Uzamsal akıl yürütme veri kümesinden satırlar

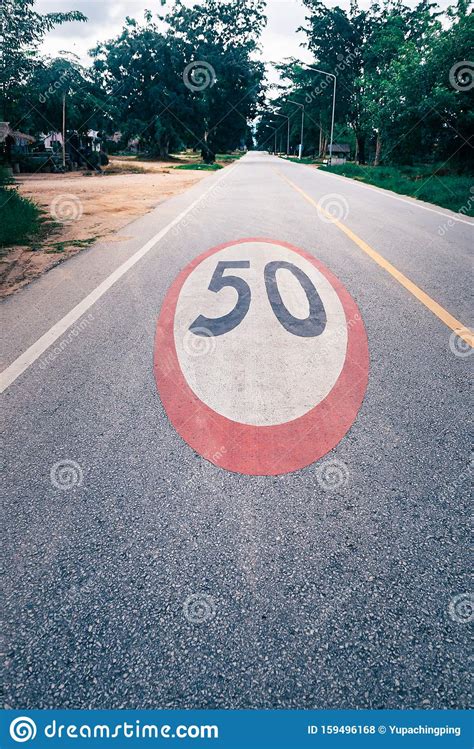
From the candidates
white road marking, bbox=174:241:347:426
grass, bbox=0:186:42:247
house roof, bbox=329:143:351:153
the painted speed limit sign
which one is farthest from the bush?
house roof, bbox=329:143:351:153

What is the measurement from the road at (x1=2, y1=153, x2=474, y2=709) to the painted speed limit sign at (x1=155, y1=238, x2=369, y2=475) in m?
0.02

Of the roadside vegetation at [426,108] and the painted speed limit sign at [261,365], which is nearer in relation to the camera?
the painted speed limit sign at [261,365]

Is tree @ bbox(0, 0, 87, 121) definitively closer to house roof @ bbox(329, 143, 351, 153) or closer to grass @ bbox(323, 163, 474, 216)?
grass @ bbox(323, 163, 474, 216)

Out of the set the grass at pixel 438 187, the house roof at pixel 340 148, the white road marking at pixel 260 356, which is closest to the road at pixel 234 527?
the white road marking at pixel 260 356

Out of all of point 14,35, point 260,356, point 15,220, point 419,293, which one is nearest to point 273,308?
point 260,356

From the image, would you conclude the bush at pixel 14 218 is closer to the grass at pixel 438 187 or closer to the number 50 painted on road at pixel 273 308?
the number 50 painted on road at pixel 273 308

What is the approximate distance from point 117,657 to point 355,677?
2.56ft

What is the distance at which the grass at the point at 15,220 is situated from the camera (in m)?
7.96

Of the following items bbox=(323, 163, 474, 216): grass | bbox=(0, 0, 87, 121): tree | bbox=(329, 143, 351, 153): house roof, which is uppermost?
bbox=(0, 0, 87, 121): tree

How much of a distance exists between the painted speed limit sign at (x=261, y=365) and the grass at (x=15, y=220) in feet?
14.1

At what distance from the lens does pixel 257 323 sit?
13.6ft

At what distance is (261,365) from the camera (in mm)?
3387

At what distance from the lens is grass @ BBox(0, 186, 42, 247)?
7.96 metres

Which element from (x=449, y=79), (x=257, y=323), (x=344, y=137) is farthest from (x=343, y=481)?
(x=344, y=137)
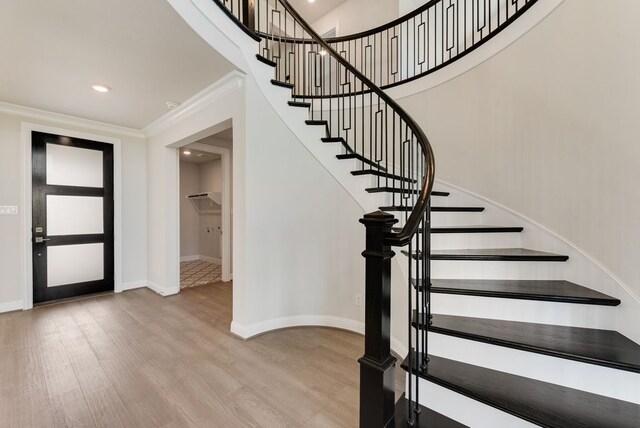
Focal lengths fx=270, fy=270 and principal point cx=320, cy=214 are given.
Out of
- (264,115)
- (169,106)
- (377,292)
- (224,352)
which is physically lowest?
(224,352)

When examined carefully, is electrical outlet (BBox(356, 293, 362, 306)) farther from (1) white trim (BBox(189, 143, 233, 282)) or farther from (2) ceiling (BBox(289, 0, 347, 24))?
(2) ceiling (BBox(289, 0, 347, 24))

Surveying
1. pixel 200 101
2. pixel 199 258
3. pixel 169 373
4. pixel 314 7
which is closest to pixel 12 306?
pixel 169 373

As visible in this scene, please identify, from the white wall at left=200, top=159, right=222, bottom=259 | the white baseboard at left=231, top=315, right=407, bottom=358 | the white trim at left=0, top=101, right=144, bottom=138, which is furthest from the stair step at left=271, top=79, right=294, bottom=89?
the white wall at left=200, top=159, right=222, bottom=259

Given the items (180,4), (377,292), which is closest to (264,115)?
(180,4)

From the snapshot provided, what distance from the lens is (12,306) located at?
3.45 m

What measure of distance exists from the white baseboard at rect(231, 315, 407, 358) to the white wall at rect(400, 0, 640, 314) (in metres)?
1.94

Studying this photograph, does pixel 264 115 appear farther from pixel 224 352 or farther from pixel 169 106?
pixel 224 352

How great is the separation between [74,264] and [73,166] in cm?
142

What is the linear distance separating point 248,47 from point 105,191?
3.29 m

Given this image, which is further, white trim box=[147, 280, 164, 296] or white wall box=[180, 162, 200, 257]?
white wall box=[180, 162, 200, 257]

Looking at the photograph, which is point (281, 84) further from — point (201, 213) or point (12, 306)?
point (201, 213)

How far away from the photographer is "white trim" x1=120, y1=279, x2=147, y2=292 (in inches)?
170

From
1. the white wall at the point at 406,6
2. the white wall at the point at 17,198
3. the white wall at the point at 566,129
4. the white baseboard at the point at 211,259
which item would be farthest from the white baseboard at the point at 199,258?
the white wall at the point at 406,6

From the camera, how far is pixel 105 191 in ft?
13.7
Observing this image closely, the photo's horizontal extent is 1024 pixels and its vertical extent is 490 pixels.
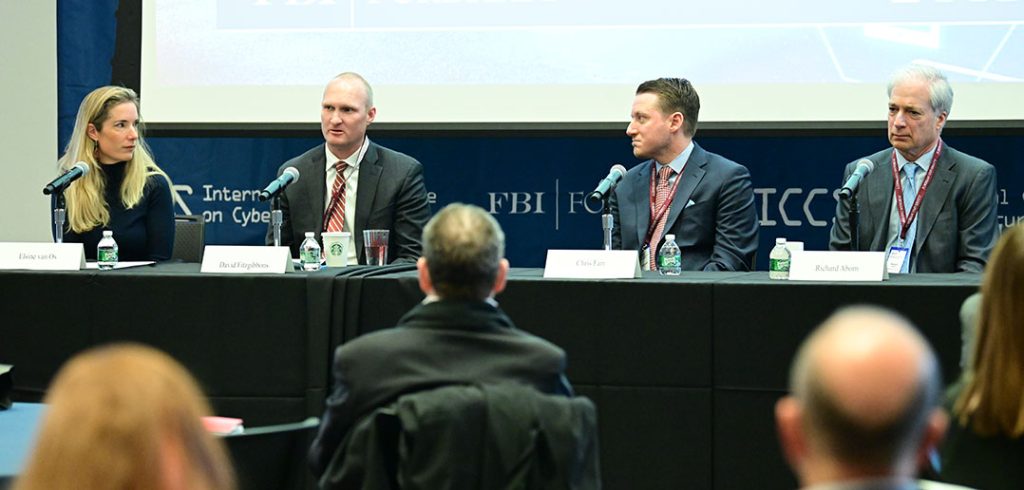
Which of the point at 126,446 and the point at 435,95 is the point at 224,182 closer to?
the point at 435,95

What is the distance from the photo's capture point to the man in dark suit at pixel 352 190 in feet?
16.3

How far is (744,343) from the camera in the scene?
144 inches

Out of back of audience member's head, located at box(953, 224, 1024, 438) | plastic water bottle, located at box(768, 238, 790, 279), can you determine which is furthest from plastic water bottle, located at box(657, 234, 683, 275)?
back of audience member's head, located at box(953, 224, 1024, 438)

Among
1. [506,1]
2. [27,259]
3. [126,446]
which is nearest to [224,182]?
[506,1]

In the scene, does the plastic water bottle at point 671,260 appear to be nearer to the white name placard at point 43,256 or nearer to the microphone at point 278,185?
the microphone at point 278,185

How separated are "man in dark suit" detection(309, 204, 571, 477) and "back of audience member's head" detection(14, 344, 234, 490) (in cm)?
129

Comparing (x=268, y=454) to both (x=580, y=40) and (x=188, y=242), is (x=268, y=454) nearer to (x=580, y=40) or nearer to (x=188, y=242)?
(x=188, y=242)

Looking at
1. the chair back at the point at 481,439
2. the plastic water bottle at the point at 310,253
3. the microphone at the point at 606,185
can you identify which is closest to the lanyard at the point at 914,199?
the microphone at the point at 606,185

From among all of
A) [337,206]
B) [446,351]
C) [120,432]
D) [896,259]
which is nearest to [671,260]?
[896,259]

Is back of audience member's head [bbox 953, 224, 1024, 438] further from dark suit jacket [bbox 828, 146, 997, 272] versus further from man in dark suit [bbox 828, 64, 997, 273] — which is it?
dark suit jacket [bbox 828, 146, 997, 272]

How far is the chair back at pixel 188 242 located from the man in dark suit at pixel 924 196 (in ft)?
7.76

Kısa problem - Yukarıdaki kayıtlarda "In the scene, does" ifadesinin geçtiği satırdan başlayıp kayıtların sonuna kadar süren satırları, ilk ve son satır dahil, hiçbir değişiklik yapmadan geri ver.

Görev cevabı -
In the scene, does the plastic water bottle at point 671,260 appear to be nearer to the white name placard at point 43,256 or nearer to the microphone at point 278,185?
the microphone at point 278,185

How separated are "man in dark suit" detection(309, 204, 571, 477) and "back of audience member's head" detection(14, 344, 234, 490) (in cm)?
129

Comparing (x=268, y=454) to both (x=580, y=40) and (x=188, y=242), is (x=268, y=454) nearer to (x=580, y=40) or nearer to (x=188, y=242)?
(x=188, y=242)

Looking at
1. the chair back at the point at 481,439
2. the plastic water bottle at the point at 310,253
3. the microphone at the point at 606,185
can you identify which is closest to the lanyard at the point at 914,199?
the microphone at the point at 606,185

From among all of
A) [337,206]
B) [446,351]
C) [120,432]
D) [896,259]
which is nearest to [671,260]?
[896,259]

Is back of audience member's head [bbox 953, 224, 1024, 438] further from dark suit jacket [bbox 828, 146, 997, 272] versus further from man in dark suit [bbox 828, 64, 997, 273] — which is it?
dark suit jacket [bbox 828, 146, 997, 272]

How far is the chair back at pixel 188 242 located from the man in dark suit at pixel 924 196 (in ft)?
7.76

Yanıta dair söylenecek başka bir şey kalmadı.